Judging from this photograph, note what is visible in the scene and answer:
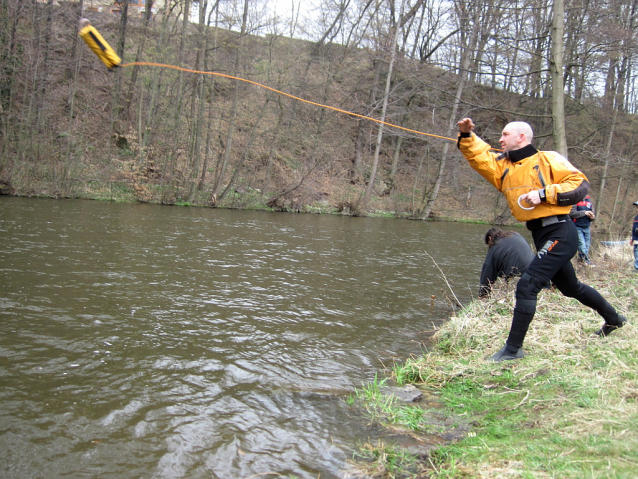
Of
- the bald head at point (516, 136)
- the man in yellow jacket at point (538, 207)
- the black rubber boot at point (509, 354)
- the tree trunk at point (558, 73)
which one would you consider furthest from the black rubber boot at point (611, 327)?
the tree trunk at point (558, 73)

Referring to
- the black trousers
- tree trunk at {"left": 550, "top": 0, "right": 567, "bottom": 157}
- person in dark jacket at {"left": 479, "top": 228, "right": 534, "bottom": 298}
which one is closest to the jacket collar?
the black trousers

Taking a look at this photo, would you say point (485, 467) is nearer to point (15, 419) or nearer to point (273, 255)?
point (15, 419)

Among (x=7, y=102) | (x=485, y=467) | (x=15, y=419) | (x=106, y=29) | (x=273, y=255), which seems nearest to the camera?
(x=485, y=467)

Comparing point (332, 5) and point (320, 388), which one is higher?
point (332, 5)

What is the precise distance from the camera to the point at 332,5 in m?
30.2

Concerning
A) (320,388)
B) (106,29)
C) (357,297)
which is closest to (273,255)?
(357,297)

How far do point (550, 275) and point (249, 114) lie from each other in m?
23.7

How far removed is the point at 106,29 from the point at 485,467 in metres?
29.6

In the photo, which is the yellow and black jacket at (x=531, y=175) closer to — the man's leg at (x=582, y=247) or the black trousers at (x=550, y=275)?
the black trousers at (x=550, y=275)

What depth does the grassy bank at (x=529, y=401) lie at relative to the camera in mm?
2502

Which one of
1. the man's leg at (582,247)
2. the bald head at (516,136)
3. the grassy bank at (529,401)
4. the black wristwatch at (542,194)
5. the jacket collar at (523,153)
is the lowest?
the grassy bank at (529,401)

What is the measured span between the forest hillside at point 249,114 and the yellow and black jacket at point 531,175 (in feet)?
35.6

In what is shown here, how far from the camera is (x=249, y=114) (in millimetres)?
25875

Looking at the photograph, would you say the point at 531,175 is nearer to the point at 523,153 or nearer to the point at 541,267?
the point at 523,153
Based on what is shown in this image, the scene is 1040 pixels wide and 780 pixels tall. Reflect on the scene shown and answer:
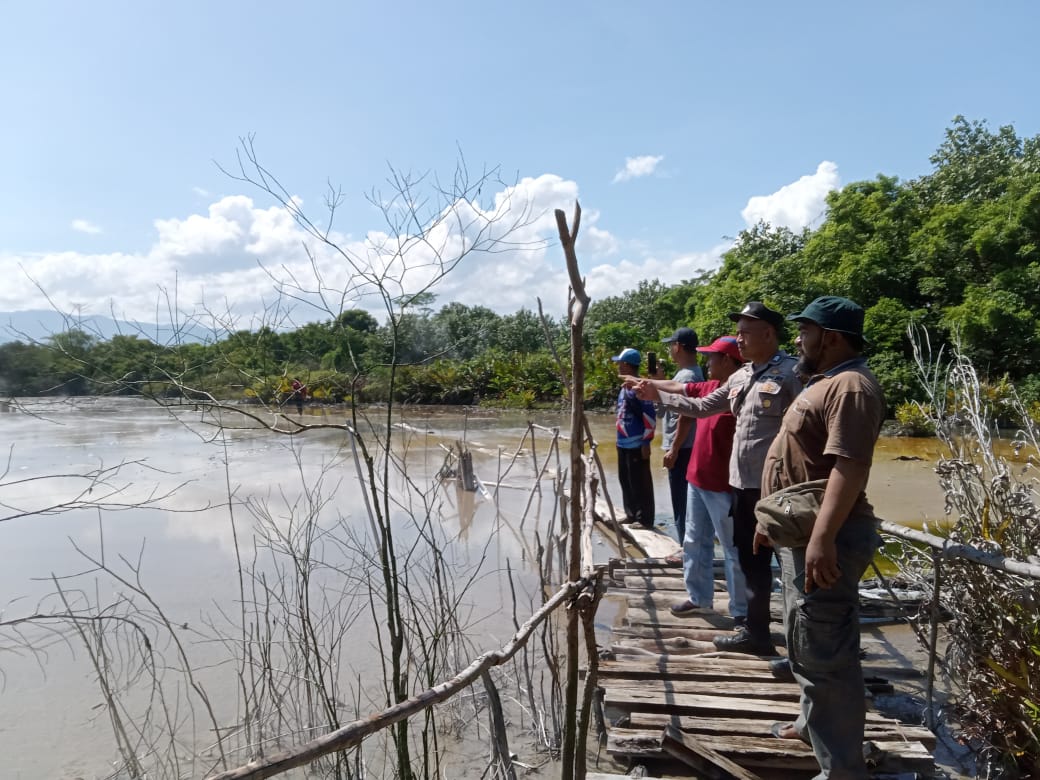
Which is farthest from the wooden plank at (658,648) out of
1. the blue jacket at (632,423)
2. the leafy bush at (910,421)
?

### Prompt
Rewrite all the records above with "bald head" switched to "shaved head" and everything else left as it is. Omit the pictures.

### Reply to the task
Judging from this photograph, note what is visible in the scene and answer:
Of
- the shaved head at point (516, 136)
- the man in yellow jacket at point (538, 207)
- the black rubber boot at point (509, 354)
- the tree trunk at point (558, 73)
which one would you consider furthest from the black rubber boot at point (611, 327)?
the tree trunk at point (558, 73)

Referring to
- the black trousers
- tree trunk at {"left": 550, "top": 0, "right": 567, "bottom": 157}
- person in dark jacket at {"left": 479, "top": 228, "right": 534, "bottom": 298}
which one is closest to the jacket collar?
the black trousers

Taking a look at this photo, would you say point (485, 467) is nearer to point (15, 419) or nearer to point (273, 255)?
point (15, 419)

Among (x=7, y=102) | (x=485, y=467) | (x=15, y=419) | (x=106, y=29) | (x=273, y=255), which seems nearest to the camera?
(x=485, y=467)

Comparing point (332, 5) and point (320, 388), which one is higher?
point (332, 5)

What is the precise distance from the camera to the point at 332,5 in m?
30.2

Concerning
A) (320,388)
B) (106,29)
C) (357,297)
which is closest to (273,255)?
(357,297)

How far do point (550, 275) and point (249, 114) lie from each other in m?
23.7

How far removed is the point at 106,29 from the point at 485,467 in metres?
29.6

In the photo, which is the yellow and black jacket at (x=531, y=175) closer to — the man's leg at (x=582, y=247) or the black trousers at (x=550, y=275)?
the black trousers at (x=550, y=275)

What depth does the grassy bank at (x=529, y=401) lie at relative to the camera in mm?
2502

Which one of
1. the man's leg at (582,247)
2. the shaved head at (516,136)
3. the grassy bank at (529,401)
4. the black wristwatch at (542,194)
5. the jacket collar at (523,153)
is the lowest?
the grassy bank at (529,401)

What is the measured span between the forest hillside at point 249,114 and the yellow and black jacket at point 531,175 (in feet)?
35.6

In what is shown here, how far from the camera is (x=249, y=114) (in millimetres)?
25875

Looking at the photograph, would you say the point at 531,175 is nearer to the point at 523,153 or nearer to the point at 541,267?
the point at 523,153
Based on what is shown in this image, the scene is 1040 pixels wide and 780 pixels tall. Reflect on the scene shown and answer:
Which is farthest from the wooden plank at (658,648) out of
1. the blue jacket at (632,423)
2. the leafy bush at (910,421)
?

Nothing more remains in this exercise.